Stored items:

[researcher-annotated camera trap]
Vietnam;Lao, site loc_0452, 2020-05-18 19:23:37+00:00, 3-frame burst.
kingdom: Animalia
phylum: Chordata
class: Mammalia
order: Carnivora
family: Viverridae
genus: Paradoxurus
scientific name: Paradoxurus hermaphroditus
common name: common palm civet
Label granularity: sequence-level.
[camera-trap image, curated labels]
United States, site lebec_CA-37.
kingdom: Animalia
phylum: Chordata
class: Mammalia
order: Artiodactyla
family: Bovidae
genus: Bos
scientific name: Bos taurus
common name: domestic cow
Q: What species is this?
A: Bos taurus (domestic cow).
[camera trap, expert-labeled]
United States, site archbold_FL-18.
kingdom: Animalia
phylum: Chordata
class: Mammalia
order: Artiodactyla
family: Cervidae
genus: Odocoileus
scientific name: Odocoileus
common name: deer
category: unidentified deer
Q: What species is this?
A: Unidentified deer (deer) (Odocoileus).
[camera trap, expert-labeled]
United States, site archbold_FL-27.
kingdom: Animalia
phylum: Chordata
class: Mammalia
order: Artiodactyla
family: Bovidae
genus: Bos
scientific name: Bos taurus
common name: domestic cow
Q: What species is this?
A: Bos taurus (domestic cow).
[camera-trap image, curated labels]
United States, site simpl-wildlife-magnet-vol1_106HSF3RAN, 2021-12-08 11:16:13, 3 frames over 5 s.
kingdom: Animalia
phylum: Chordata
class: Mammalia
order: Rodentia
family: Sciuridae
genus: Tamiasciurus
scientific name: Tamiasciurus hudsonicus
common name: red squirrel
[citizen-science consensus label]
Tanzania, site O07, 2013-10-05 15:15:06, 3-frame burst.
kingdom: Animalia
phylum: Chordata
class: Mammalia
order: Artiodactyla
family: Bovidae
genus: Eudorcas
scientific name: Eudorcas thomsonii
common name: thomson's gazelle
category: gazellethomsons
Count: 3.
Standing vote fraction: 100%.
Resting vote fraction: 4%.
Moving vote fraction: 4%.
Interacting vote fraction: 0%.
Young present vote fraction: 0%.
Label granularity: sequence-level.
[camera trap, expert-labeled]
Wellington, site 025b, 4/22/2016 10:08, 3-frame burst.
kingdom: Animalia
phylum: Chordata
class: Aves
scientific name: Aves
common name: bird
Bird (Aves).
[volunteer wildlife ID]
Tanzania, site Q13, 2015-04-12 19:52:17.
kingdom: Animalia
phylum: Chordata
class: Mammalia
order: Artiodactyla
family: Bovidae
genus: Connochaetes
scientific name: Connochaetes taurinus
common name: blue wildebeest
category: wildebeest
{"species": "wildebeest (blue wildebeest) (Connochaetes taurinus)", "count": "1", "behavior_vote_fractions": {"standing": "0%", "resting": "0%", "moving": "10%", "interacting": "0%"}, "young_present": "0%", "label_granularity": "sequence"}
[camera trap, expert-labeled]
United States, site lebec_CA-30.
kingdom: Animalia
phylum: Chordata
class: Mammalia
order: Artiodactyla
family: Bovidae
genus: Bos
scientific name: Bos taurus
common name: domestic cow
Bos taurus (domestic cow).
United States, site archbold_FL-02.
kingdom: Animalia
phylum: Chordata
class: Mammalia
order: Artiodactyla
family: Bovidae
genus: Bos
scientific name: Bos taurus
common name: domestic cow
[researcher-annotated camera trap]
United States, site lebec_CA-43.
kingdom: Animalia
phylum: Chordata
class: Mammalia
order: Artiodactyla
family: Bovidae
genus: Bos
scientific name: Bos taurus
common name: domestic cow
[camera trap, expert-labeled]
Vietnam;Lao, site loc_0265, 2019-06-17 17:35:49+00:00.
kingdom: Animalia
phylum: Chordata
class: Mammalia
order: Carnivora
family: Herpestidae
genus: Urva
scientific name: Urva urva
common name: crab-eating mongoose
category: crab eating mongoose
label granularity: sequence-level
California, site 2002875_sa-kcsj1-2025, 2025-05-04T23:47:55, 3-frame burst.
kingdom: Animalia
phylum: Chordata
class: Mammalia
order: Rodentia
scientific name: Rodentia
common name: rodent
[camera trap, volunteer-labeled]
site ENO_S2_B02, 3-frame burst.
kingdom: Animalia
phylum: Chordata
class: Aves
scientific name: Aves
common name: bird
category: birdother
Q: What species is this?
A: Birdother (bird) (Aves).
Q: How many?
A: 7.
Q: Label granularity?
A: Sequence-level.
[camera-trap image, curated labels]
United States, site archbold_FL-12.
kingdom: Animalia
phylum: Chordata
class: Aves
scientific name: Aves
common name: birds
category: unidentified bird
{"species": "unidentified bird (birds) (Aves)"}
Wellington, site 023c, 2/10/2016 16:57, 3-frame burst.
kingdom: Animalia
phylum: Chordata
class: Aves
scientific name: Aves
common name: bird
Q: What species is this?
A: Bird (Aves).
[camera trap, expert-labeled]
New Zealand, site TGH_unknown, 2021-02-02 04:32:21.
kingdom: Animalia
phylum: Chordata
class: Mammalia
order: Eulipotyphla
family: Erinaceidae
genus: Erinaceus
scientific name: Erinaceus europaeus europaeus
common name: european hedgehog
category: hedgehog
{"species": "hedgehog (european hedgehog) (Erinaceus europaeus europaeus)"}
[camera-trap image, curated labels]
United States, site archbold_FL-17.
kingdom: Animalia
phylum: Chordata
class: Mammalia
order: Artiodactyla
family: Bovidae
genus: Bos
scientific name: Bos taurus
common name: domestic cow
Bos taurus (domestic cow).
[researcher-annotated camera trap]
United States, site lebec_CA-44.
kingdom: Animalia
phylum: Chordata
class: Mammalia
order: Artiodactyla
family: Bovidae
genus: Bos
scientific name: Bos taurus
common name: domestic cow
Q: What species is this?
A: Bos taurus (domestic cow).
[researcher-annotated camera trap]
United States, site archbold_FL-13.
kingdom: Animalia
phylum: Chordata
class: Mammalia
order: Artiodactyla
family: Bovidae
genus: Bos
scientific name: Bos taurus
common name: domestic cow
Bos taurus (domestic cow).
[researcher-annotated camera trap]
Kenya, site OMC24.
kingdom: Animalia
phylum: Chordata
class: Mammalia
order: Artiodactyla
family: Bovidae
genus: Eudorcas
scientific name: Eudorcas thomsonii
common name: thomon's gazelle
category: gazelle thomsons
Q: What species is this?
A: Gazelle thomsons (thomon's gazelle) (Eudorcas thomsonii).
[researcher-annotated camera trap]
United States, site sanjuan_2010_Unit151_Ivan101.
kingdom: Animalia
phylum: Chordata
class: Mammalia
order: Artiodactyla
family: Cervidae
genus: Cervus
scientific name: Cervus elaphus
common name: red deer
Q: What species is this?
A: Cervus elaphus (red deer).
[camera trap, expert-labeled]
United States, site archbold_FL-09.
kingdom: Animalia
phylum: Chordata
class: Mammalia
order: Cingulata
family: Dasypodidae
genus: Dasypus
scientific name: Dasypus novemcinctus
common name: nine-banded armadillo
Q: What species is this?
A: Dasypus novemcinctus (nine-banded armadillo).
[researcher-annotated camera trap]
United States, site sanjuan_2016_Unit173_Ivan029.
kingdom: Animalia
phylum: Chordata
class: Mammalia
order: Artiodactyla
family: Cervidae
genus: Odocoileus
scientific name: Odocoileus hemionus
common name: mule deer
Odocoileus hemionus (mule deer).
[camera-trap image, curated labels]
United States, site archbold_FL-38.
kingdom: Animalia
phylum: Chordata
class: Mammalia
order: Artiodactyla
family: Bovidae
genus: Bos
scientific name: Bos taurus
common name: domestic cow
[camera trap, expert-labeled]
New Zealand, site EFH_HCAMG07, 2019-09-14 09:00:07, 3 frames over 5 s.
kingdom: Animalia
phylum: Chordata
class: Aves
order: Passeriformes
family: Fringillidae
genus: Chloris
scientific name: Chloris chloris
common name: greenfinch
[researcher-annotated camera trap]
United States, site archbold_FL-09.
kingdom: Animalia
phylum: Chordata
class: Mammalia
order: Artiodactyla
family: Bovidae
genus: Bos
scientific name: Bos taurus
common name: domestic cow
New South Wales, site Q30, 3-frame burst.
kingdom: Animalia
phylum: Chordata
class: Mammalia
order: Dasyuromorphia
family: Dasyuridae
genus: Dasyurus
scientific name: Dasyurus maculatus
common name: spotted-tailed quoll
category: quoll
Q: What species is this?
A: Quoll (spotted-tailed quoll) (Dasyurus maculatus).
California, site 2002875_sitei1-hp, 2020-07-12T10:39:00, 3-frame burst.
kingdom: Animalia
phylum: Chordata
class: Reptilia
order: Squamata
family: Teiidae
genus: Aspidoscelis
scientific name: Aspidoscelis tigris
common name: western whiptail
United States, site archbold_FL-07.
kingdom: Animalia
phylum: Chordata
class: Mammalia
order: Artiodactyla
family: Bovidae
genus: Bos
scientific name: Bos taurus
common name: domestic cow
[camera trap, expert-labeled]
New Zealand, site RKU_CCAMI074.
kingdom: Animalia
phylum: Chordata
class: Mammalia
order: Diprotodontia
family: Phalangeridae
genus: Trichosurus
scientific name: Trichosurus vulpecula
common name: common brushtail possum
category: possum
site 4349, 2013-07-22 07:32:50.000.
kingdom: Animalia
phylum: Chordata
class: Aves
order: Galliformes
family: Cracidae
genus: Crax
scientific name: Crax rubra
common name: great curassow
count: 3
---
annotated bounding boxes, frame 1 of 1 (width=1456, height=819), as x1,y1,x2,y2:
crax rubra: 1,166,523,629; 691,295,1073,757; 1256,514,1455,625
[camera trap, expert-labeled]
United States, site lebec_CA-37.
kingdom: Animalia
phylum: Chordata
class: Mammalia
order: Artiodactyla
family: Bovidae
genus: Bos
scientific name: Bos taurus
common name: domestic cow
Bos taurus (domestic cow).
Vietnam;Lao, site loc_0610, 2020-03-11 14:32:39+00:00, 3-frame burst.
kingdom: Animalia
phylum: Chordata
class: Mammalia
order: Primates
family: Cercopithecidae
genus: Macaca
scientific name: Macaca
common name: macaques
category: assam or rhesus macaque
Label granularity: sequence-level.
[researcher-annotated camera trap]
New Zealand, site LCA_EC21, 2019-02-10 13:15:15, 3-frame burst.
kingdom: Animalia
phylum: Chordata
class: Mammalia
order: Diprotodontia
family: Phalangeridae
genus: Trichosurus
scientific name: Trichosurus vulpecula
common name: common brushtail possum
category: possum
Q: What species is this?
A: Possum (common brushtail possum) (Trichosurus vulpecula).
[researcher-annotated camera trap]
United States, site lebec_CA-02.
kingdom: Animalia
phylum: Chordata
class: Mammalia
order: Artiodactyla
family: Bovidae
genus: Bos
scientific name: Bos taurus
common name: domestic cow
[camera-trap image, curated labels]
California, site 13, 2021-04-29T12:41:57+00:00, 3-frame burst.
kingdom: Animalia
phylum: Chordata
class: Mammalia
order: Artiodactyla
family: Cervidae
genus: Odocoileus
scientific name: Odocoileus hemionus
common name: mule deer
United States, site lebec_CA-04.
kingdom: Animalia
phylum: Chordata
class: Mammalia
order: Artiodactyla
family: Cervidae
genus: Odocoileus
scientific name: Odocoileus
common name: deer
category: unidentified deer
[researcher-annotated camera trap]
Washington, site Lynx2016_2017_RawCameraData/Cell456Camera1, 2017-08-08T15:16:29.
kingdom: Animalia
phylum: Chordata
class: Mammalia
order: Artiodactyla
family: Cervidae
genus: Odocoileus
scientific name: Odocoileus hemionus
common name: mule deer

TASK STATEMENT – Retype the portion of the data above that starts on the line with "category: wildebeest" and finishes on the line with "scientific name: Urva urva", including both of those lines.

THE ANSWER –
category: wildebeest
{"species": "wildebeest (blue wildebeest) (Connochaetes taurinus)", "count": "1", "behavior_vote_fractions": {"standing": "0%", "resting": "0%", "moving": "10%", "interacting": "0%"}, "young_present": "0%", "label_granularity": "sequence"}
[camera trap, expert-labeled]
United States, site lebec_CA-30.
kingdom: Animalia
phylum: Chordata
class: Mammalia
order: Artiodactyla
family: Bovidae
genus: Bos
scientific name: Bos taurus
common name: domestic cow
Bos taurus (domestic cow).
United States, site archbold_FL-02.
kingdom: Animalia
phylum: Chordata
class: Mammalia
order: Artiodactyla
family: Bovidae
genus: Bos
scientific name: Bos taurus
common name: domestic cow
[researcher-annotated camera trap]
United States, site lebec_CA-43.
kingdom: Animalia
phylum: Chordata
class: Mammalia
order: Artiodactyla
family: Bovidae
genus: Bos
scientific name: Bos taurus
common name: domestic cow
[camera trap, expert-labeled]
Vietnam;Lao, site loc_0265, 2019-06-17 17:35:49+00:00.
kingdom: Animalia
phylum: Chordata
class: Mammalia
order: Carnivora
family: Herpestidae
genus: Urva
scientific name: Urva urva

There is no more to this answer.